Offline synchronization of the entire MySQL database to Elasticsearch - DataWorks

Data Integration supports offline synchronization of entire databases from sources such as MySQL, PolarDB, and SQL Server to Elasticsearch. This topic uses MySQL as the source and Elasticsearch as the destination to describe how to synchronize an entire MySQL database to Elasticsearch in offline mode.

Prerequisites

You have purchased a Serverless resource group or an exclusive resource group for Data Integration.
You have created MySQL and Elasticsearch data sources. For more information, see Create a data source for Data Integration.
You have established network connectivity between the resource group and data sources. For more information, see Network connectivity solutions.

Procedure

Step 1: Select the synchronization task type

Go to the Data Integration page.
Log on to the DataWorks console. In the top navigation bar, select the desired region. In the left-side navigation pane, choose Data Integration > Data Integration. On the page that appears, select the desired workspace from the drop-down list and click Go to Data Integration.
In the left-side navigation pane, click Sync Task, and then click Create Sync Task at the top of the page to go to the sync task creation page. Configure the following basic information:
- Data Source And Destination: MySQL→Elasticsearch
- New Task Name: Customize a name for the sync task.
- Sync Type: Offline synchronization of the entire database to Elasticsearch.

Step 2: Configure network and resources

In the Network And Resources section, select a Resource Group for the sync task.
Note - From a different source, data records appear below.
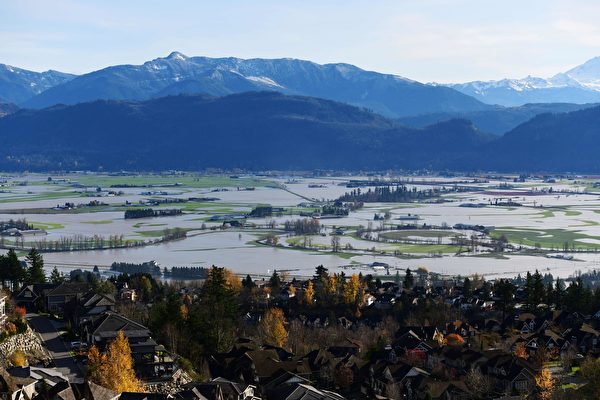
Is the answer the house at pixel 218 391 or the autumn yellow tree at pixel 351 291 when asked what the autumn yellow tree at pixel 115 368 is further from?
the autumn yellow tree at pixel 351 291

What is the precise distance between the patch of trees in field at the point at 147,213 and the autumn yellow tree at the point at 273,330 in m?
52.8

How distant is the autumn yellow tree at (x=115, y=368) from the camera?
65.6 feet

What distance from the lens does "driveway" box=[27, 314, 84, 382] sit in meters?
21.6

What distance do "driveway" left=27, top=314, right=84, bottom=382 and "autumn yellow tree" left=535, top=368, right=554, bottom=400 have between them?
11190 millimetres

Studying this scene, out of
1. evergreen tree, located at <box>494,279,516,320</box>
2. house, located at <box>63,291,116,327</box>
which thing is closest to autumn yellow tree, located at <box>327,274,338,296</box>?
evergreen tree, located at <box>494,279,516,320</box>

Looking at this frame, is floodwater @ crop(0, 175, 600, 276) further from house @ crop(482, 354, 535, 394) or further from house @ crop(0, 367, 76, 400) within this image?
house @ crop(0, 367, 76, 400)

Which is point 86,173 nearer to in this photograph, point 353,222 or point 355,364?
point 353,222

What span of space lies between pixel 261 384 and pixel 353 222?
55.5m

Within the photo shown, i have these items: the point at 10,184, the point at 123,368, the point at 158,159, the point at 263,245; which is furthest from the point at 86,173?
the point at 123,368

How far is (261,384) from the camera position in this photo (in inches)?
947

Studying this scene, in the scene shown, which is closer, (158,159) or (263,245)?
(263,245)

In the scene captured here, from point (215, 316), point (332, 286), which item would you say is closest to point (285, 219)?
point (332, 286)

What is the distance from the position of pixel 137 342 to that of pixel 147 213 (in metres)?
61.9

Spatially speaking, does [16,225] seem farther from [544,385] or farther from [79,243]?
[544,385]
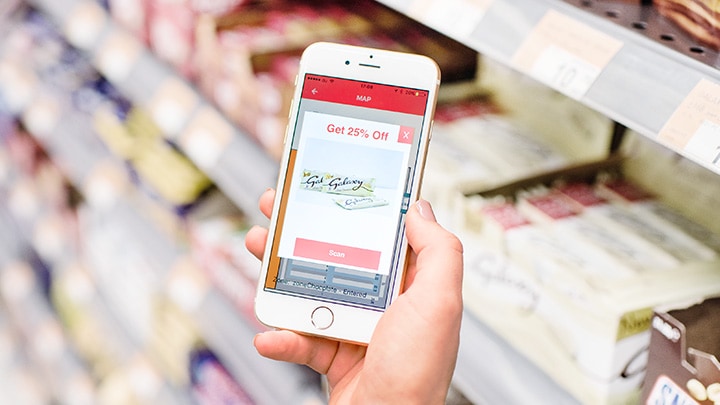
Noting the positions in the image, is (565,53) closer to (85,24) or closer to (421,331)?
(421,331)

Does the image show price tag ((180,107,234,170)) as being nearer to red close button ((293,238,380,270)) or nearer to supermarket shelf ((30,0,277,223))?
supermarket shelf ((30,0,277,223))

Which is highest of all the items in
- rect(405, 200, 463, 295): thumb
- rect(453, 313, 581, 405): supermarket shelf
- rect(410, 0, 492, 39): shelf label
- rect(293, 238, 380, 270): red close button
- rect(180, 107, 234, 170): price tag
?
rect(410, 0, 492, 39): shelf label

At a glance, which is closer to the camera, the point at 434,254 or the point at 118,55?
the point at 434,254

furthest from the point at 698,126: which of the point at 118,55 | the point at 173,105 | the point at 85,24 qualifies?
the point at 85,24

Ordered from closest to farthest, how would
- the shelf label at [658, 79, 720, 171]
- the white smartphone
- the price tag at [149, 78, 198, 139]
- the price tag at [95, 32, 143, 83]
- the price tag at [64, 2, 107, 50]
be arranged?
the shelf label at [658, 79, 720, 171] → the white smartphone → the price tag at [149, 78, 198, 139] → the price tag at [95, 32, 143, 83] → the price tag at [64, 2, 107, 50]

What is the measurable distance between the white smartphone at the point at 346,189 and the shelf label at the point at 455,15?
55mm

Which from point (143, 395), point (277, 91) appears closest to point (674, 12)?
point (277, 91)

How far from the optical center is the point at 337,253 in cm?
84

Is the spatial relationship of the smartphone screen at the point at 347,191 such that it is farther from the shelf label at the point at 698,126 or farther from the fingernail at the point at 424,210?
the shelf label at the point at 698,126

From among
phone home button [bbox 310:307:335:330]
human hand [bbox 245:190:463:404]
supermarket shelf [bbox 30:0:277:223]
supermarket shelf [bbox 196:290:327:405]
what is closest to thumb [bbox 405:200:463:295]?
human hand [bbox 245:190:463:404]

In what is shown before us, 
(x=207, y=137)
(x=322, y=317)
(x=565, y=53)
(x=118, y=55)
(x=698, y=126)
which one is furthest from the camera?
(x=118, y=55)

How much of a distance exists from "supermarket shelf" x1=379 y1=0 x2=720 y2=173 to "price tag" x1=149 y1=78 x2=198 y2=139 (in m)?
0.69

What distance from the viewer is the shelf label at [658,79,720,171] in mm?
584

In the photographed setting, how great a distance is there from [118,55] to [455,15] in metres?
0.99
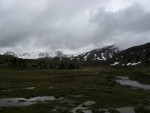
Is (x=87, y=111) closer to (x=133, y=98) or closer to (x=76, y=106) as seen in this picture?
(x=76, y=106)

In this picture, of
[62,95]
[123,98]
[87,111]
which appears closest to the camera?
[87,111]

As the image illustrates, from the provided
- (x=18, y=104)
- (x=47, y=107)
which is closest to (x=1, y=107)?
(x=18, y=104)

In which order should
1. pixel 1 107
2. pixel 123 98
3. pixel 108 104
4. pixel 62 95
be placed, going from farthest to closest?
pixel 62 95, pixel 123 98, pixel 108 104, pixel 1 107

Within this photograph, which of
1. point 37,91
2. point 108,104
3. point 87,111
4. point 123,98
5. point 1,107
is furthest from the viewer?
point 37,91

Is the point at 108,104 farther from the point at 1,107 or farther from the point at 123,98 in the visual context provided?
the point at 1,107

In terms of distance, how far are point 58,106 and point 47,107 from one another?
2.80 m

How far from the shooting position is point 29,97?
7444cm

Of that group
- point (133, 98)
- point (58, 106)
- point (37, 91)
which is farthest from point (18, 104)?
point (133, 98)

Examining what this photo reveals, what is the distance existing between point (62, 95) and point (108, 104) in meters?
18.0

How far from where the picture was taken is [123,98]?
231ft

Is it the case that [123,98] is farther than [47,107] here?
Yes

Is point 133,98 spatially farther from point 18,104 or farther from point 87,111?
point 18,104

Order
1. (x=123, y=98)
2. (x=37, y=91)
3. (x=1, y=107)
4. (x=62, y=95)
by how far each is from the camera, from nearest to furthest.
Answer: (x=1, y=107) < (x=123, y=98) < (x=62, y=95) < (x=37, y=91)

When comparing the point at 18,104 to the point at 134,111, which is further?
the point at 18,104
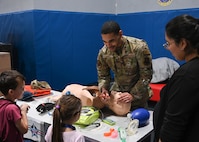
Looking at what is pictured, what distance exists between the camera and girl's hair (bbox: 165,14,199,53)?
863 mm

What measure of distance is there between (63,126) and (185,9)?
3.65 meters

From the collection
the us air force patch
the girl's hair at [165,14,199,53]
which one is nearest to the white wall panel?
the us air force patch

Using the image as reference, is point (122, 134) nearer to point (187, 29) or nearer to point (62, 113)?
point (62, 113)

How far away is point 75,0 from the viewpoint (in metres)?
4.14

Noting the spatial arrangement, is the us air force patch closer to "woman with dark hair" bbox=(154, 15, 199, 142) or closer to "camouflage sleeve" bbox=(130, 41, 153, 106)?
"camouflage sleeve" bbox=(130, 41, 153, 106)

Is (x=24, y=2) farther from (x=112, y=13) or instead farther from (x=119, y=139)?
(x=119, y=139)

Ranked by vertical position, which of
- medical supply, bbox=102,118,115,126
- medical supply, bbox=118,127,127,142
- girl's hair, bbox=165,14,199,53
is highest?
girl's hair, bbox=165,14,199,53

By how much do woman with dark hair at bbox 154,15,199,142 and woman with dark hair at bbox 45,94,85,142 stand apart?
50 cm

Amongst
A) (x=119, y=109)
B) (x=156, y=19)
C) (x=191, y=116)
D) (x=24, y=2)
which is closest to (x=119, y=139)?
(x=119, y=109)

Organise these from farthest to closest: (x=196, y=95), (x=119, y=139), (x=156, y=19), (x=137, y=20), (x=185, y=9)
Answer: (x=137, y=20)
(x=156, y=19)
(x=185, y=9)
(x=119, y=139)
(x=196, y=95)

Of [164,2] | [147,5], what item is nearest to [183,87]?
[164,2]

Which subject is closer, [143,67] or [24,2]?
[143,67]

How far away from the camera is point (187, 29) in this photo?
86 centimetres

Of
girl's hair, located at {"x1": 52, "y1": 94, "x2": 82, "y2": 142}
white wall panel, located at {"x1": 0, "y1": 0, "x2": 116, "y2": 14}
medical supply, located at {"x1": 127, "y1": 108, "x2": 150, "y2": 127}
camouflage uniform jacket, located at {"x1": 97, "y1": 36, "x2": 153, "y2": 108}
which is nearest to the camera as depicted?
girl's hair, located at {"x1": 52, "y1": 94, "x2": 82, "y2": 142}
You can allocate the number of compute units (CUs) for Task Resource Usage.
For Source Data Source, select the added MySQL data source. For Destination Data Source, select the added Elasticsearch data source. Then, click Test Connectivity.
After you confirm that both the source and destination data sources are connected, click Next.

Step 3: Configure the synchronization source and rules

Select the table that you want to synchronize.
In this step, you can select the tables that you want to synchronize from the source database in the Source Database Tables section, and click the icon to move them to the Selected Tables section on the right.
Set the mapping rules from table names to index names.
After you select a source database and a table, data is written to the destination schema and table that are named the same as the source database and table by default. If no such destination schema or table exists, the system automatically creates the schema or table in the destination. You can also customize the schema or index names that are written to the destination by using Set Mapping Rules From Table Names To Index Names.
Configuration description:
- Conversion Rules For Source Database Names And Destination Schema Names: All conversion rules are applied to the original database names. After the conversion is complete, you can use the result as a variable ${db_name_src_transed} in Destination Index Name Rule.
  Important
  - If you do not use Destination Index Name Rule, this rule directly affects the final actual destination schema name.
  - If you use Destination Index Name Rule, this rule not only affects the value of the variable ${db_name_src_transed}, but also affects the final actual destination schema name.
- Conversion Rules For Source Table Names And Destination Index Names: All conversion rules are applied to the original table names. After the conversion is complete, you can use the result as a variable ${db_table_name_src_transed} in Destination Index Name Rule.
  Important
  - If you do not use Destination Index Name Rule, this rule directly affects the final actual destination index name.
  - If you use Destination Index Name Rule, this rule only affects the value of the variable ${db_table_name_src_transed} and does not directly affect the final actual destination index name. The final destination index name is determined by Destination Index Name Rule.
- Destination Index Name Rule: You can use built-in variables to name the destination index.
  The following built-in variables are available:
  - ${db_table_name_src_transed}: The index name after the conversion in "Conversion Rules for Source Table Names and Destination Index Names".
  - ${db_name_src_transed}: The destination schema name after the conversion in "Conversion Rules for Source Database Names and Destination Schema Names".
  - ${ds_name_src}: The source data source name.
For example, to replace the doc_ prefix in the source database name with the pre_ prefix, and synchronize the source tables table_01, table_02, and table_03 to an index named my_table, and finally add the suffix _post to this index, you should configure the following:
Click Next to configure the destination index.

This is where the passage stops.